Nasional

Ini Pentingnya Protokol Kesehatan dan Vaksinasi untuk Keluarkan Indonesia dari Pandemi

119
Talkshow-KPCPEN-1-1140x815

Beritamusi.co.id | Tingkat penularan COVID-19 yang sangat tinggi dan berdampak fatal bagi mereka yang memiliki penyakit penyerta (komorbid) menjadi alasan dokter dan para ahli menganjurkan agar seluruh masyarakat terus disiplin menjalankan protokol kesehatan 3M (Memakai masker, Mencuci tangan, Menjaga jarak). Bahkan disiplin Prokes ini tetap menjadi prioritas meski vaksin COVID-19 telah tersedia nantinya.
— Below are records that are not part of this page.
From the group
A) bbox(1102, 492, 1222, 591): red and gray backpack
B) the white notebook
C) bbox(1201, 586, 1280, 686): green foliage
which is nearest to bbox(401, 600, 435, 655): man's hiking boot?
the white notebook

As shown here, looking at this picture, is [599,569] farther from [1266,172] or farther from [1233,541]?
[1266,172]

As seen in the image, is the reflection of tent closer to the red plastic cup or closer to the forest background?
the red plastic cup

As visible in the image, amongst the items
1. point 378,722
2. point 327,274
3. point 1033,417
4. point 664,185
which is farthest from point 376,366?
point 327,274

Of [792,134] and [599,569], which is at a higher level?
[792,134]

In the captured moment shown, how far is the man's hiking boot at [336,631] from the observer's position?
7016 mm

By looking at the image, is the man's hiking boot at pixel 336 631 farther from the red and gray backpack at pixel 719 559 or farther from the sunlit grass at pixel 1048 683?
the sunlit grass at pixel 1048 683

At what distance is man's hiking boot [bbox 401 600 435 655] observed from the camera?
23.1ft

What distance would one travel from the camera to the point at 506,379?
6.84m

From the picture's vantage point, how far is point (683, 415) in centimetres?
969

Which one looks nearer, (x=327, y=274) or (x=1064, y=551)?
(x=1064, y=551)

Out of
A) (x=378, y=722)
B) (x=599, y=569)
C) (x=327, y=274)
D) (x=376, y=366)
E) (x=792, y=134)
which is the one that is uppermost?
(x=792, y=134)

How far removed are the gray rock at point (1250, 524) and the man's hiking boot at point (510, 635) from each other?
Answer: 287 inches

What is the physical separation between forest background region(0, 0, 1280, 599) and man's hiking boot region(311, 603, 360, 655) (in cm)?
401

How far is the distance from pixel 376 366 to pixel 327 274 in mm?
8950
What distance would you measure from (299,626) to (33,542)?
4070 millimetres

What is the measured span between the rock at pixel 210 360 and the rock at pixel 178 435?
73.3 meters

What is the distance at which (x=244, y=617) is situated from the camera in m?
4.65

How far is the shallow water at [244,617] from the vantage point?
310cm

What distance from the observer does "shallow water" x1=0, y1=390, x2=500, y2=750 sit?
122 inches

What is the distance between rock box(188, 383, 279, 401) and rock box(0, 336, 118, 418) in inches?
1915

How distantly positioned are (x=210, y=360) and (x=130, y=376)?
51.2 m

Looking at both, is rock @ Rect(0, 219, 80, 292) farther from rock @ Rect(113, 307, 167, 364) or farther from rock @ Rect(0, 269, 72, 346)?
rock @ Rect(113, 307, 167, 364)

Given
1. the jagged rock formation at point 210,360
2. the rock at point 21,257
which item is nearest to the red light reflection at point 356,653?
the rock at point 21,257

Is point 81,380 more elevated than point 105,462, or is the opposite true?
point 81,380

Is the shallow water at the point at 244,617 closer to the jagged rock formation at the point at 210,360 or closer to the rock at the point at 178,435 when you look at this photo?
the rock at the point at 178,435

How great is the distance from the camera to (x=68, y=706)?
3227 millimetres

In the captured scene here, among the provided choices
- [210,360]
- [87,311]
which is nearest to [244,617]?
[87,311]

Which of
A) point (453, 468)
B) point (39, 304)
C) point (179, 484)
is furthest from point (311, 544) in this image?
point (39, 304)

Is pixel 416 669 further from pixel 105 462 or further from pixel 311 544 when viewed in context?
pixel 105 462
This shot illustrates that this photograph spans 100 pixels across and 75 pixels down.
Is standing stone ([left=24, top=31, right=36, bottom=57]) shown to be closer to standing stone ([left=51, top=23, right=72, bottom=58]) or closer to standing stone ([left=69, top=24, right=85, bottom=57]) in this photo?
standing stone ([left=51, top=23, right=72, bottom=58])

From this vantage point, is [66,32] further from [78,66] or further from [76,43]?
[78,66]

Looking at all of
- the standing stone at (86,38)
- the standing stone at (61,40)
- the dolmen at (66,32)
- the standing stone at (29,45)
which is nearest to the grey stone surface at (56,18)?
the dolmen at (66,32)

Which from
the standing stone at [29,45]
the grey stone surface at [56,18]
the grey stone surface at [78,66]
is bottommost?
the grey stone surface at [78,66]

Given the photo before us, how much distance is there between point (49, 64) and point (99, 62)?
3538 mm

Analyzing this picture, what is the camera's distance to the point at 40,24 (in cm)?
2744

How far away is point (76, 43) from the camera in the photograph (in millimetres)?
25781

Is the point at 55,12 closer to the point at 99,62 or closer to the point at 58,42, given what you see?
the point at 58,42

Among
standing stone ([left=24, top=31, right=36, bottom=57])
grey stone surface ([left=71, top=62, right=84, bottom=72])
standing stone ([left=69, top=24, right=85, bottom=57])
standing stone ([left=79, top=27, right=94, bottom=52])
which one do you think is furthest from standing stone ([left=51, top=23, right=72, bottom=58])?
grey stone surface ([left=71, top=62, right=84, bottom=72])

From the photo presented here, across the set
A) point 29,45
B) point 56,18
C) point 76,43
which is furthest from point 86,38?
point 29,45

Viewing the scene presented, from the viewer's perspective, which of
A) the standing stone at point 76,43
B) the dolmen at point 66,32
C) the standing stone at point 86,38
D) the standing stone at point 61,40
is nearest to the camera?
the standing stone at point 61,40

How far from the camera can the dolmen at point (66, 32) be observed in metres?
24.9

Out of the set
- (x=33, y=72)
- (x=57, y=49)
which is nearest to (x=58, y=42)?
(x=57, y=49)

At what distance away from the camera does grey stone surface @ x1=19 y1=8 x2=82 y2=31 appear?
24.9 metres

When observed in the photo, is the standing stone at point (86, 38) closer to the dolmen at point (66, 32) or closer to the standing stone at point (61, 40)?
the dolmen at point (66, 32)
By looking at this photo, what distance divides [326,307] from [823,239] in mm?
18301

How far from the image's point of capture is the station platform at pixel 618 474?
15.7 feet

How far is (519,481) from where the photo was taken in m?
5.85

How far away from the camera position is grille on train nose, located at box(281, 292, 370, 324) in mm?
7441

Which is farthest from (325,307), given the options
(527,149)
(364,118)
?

Spesialis Jantung dan Pembuluh Darah, dr Erika, selaku tenaga kesehatan yang terlibat langsung dalam penanganan pasien COVID-19 menceritakan, hingga saat ini ada kekhawatiran yang menghinggapi dirinya ketika menangani pasien COVID-19. Namun setelah sekian lama bergelut dalam penanganan COVID-19 dan menyaksikan pasien yang terpapar bisa sembuh, dirinya membuang jauh-jauh rasa takut tersebut.

“Jujur, rasa takut terpapar COVID-19 masih ada sampai sekarang. Namun pengalaman merawat pasien sampai melihat mereka sembuh mengalahkan rasa takut saya,” kisahnya pada acara Dialog Produktif bertema Indonesia Siapkan Vaksin yang diselenggarakan oleh Komite Penanganan COVID-19 dan Pemulihan Ekonomi Nasional (KPCPEN), Rabu (2/12).

Sebagai dokter spesialis jantung, dr Erika menemukan cukup banyak pasien COVID-19 dengan komorbid jantung dirawat dan kondisi kesehatannya rentan sekali memburuk.

“Pasien COVID-19 dengan komorbid jantung dan hipertensi cukup tinggi. Pasien COVID-19 dengan komorbid jantung secara otomatis menciptakan problem tersistematis (systemic problem) yang perawatannya jauh lebih sulit daripada yang tanpa komorbid,” katanya.

Anggota Komite Penasihat Ahli Imunisasi Nasional dari Indonesian Technical Advisory Group on Immunization (ITAGI) Prof. Soedjatmiko juga turut menjelaskan bahwa penyakit ini tidak memandang bulu.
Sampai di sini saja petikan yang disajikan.